The statement revealed a total of 342 cases were recorded in the Central Division.
“In recent weeks there has been a notable upward trend in confirmed dengue cases in the Central Division, mainly around the Suva subdivision. The weekly case numbers have exceeded expected numbers for the Central Division at this time of the year.
“With the recent outbreak in the Western Division, it was expected that Central would also see an increase in cases, because of geographical proximity, and frequent travel by populations between the two Divisions.
“We urge Suva residents to take the example of Labasa, Ba, and Nadi, and work together to get rid of mosquito breeding places.”

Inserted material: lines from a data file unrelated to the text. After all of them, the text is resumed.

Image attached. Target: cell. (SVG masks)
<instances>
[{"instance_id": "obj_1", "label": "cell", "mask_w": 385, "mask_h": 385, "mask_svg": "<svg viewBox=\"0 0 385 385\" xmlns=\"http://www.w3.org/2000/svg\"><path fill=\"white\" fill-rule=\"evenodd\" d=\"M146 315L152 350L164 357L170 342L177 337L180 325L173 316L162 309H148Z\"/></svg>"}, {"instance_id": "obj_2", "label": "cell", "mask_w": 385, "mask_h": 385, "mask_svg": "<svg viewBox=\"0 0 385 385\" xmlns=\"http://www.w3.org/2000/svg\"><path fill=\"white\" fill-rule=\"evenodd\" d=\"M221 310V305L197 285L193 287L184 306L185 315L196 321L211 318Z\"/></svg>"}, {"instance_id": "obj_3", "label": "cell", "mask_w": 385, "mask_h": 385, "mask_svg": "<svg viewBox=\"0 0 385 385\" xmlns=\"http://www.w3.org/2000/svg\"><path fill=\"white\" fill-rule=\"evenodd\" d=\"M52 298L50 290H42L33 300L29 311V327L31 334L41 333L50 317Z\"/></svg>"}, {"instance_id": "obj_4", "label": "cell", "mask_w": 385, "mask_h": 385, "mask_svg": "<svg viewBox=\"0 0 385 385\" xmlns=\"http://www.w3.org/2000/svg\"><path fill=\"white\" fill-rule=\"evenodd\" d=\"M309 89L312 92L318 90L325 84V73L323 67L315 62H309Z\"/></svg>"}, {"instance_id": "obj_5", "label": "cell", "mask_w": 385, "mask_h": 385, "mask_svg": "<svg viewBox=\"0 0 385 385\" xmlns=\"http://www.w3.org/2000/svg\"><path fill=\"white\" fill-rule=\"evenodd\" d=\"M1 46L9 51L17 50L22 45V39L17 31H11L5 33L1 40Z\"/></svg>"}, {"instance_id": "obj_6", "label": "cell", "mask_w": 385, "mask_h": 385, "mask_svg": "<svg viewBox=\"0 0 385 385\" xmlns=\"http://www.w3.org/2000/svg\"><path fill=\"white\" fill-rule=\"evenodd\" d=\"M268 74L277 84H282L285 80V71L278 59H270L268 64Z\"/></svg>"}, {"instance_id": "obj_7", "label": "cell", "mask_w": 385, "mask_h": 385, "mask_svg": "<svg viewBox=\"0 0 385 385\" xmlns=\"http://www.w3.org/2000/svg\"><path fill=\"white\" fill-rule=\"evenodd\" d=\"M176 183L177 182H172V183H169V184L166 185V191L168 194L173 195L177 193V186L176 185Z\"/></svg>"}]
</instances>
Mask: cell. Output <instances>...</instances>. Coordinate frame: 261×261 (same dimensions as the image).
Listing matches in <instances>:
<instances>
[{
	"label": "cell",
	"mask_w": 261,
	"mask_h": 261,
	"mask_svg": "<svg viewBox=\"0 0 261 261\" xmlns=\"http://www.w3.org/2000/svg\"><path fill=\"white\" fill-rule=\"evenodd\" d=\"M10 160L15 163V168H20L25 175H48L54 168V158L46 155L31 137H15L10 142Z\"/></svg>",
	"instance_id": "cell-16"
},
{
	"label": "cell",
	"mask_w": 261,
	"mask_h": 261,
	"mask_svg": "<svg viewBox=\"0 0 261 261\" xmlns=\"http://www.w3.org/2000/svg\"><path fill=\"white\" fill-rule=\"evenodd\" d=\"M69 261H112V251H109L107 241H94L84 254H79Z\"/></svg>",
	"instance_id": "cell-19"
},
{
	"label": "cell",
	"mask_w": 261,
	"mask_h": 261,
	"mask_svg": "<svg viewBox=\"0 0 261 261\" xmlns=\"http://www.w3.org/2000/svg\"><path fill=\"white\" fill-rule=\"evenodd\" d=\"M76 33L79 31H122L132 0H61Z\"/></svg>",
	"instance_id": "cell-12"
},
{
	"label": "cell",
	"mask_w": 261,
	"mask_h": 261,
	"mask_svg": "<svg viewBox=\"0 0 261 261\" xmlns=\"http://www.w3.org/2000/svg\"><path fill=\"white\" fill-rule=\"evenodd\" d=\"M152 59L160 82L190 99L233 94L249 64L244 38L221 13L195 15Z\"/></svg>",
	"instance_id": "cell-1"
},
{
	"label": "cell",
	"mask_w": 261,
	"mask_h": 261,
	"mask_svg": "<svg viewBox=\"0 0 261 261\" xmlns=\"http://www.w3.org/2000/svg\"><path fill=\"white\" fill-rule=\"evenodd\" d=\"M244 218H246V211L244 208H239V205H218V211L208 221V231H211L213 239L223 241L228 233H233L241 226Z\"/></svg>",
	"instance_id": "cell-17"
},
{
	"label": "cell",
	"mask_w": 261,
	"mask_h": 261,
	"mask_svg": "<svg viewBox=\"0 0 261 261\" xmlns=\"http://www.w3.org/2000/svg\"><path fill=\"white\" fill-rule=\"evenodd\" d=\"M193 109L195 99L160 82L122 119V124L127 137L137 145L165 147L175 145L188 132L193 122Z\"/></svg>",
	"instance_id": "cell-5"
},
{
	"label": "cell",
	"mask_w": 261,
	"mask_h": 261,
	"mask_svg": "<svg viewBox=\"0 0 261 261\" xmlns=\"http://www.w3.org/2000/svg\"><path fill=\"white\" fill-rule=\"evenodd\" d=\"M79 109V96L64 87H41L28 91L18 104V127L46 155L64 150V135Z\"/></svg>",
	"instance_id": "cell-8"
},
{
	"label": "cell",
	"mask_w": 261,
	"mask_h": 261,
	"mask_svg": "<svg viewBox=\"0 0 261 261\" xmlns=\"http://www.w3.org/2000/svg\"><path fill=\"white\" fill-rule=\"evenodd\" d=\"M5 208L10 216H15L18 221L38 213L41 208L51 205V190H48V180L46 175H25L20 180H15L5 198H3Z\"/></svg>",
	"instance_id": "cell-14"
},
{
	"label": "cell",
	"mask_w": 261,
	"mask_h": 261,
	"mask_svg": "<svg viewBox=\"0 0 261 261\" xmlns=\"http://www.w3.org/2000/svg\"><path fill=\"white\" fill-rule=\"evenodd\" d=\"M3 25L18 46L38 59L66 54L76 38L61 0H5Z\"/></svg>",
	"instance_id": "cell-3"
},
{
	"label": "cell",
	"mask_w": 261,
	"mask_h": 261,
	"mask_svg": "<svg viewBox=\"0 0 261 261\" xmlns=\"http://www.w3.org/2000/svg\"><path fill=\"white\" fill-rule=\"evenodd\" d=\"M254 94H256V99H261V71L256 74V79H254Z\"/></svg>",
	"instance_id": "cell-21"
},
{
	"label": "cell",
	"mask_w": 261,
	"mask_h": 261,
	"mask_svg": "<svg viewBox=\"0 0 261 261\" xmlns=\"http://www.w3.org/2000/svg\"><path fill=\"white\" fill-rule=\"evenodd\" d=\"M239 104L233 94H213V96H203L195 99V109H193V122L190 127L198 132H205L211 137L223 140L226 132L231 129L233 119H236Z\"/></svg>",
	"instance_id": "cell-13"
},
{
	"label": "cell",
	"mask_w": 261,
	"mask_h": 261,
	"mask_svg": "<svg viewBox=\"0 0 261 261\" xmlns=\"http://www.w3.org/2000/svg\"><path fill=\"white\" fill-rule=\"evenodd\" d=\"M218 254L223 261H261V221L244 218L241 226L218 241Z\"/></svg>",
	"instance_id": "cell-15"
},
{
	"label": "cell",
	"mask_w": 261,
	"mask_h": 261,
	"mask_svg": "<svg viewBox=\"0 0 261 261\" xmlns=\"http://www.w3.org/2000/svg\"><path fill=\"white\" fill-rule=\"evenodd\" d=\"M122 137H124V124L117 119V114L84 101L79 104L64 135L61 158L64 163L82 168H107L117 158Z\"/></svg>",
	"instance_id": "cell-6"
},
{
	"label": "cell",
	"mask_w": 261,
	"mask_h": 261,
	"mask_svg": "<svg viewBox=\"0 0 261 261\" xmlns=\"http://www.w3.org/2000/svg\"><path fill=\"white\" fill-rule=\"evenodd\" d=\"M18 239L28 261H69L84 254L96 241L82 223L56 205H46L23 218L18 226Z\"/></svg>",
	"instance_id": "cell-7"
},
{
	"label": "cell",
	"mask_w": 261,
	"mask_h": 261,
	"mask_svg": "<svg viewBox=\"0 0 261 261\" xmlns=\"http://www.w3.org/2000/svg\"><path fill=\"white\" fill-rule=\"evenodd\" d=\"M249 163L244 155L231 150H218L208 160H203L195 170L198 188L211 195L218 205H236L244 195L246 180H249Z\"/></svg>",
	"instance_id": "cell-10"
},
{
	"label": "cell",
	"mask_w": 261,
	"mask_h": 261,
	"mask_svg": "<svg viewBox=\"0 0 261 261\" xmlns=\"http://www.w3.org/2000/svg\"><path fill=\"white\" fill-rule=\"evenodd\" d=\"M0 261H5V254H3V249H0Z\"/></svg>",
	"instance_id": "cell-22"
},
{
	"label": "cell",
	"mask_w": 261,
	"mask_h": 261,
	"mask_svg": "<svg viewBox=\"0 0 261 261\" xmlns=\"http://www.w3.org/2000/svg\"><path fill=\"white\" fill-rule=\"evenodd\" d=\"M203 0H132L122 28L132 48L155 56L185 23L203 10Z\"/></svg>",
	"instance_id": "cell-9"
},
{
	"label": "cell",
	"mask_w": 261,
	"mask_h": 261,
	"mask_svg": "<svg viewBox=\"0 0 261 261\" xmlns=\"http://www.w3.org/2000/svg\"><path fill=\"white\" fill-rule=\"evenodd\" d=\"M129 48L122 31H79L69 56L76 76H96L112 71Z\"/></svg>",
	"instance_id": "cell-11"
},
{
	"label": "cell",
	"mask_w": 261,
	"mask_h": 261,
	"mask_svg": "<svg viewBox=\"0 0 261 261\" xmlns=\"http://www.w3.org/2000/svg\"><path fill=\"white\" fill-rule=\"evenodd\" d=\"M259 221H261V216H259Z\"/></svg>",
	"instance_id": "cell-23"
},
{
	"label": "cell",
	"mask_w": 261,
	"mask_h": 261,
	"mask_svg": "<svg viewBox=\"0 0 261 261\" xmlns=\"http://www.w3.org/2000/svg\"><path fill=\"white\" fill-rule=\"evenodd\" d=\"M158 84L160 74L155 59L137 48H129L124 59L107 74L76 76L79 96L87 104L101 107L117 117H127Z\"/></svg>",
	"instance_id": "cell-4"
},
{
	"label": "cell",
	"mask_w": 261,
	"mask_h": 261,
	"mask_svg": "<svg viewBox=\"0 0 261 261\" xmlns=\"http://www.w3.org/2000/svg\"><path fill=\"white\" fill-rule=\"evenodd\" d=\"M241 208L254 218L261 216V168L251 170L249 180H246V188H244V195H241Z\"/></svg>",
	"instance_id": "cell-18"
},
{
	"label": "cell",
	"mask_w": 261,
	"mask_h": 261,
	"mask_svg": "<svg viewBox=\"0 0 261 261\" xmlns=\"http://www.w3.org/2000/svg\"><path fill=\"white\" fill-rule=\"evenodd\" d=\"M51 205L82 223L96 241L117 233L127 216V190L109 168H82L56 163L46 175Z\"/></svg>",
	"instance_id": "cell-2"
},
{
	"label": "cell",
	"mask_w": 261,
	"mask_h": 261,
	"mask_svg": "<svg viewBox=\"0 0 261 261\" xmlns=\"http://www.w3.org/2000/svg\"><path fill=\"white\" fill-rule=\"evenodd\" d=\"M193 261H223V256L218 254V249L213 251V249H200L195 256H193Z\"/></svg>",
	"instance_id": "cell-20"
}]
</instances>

The statement revealed that two cases were recorded in Levuka for the Eastern Division.
“We have continued the ‘Fight the Bite’ awareness and clean-up campaigns as well as targeted spraying of insecticide in dengue hot spot areas.
“However, spraying is not a sustainable measure as only the adult mosquitos are killed.
“Within a week or two, mosquito populations will return as the unaffected eggs and larva (baby mosquitos) mature.”
“This is why we have urged the public to get rid of all containers that hold water around their homes and places of work.”
The North recorded 948 cases in the same period with a downward trend in cases.